━━━━━ Dataset extract

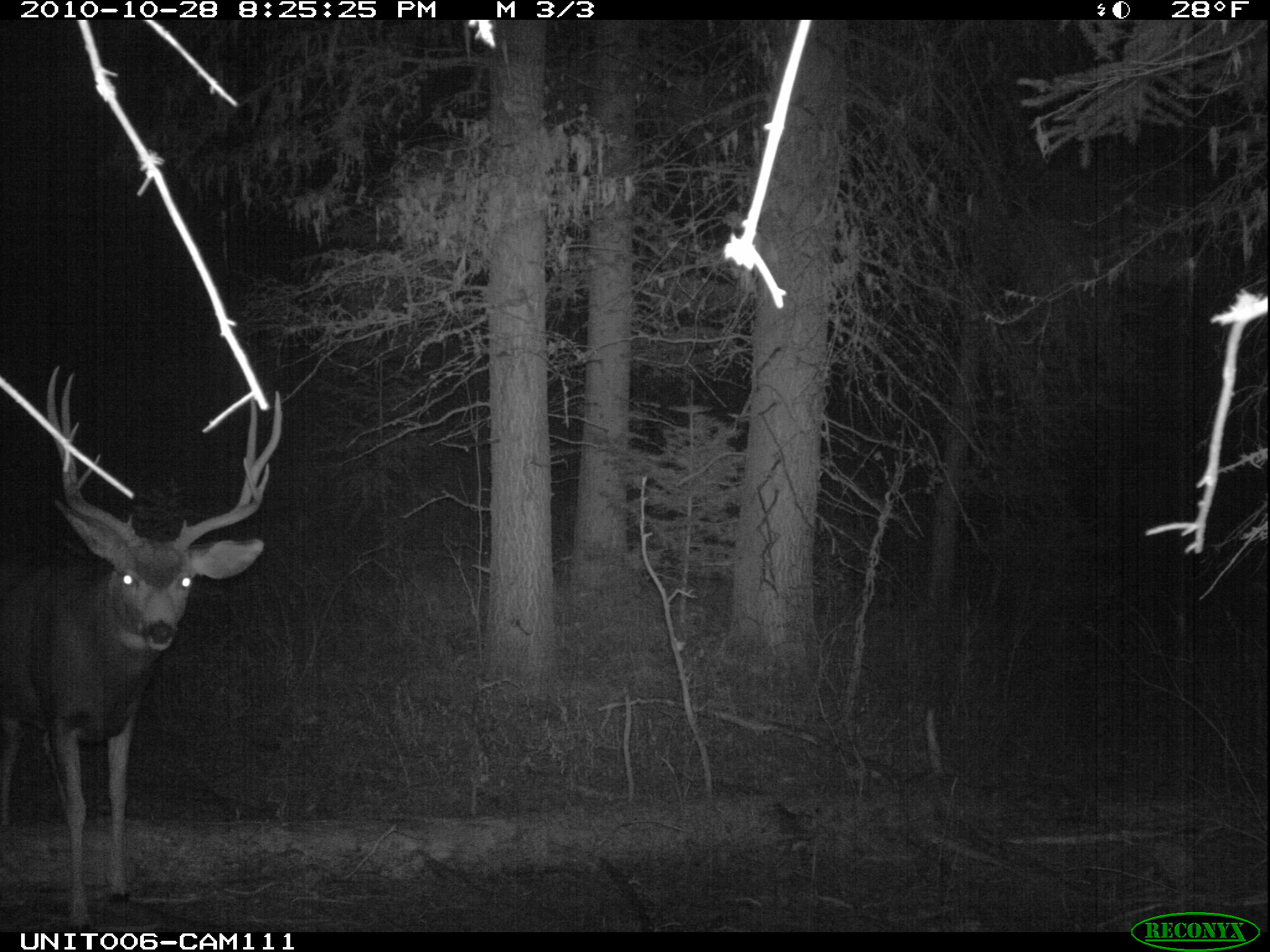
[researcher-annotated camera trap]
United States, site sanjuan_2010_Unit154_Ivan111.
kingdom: Animalia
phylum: Chordata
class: Mammalia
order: Artiodactyla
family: Cervidae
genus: Odocoileus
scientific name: Odocoileus hemionus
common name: mule deer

━━━━━━━━━━

### How to complete this task
This exercise needs every entry retyped exactly, with the pictures removed.

### Your response
[researcher-annotated camera trap]
United States, site sanjuan_2010_Unit154_Ivan111.
kingdom: Animalia
phylum: Chordata
class: Mammalia
order: Artiodactyla
family: Cervidae
genus: Odocoileus
scientific name: Odocoileus hemionus
common name: mule deer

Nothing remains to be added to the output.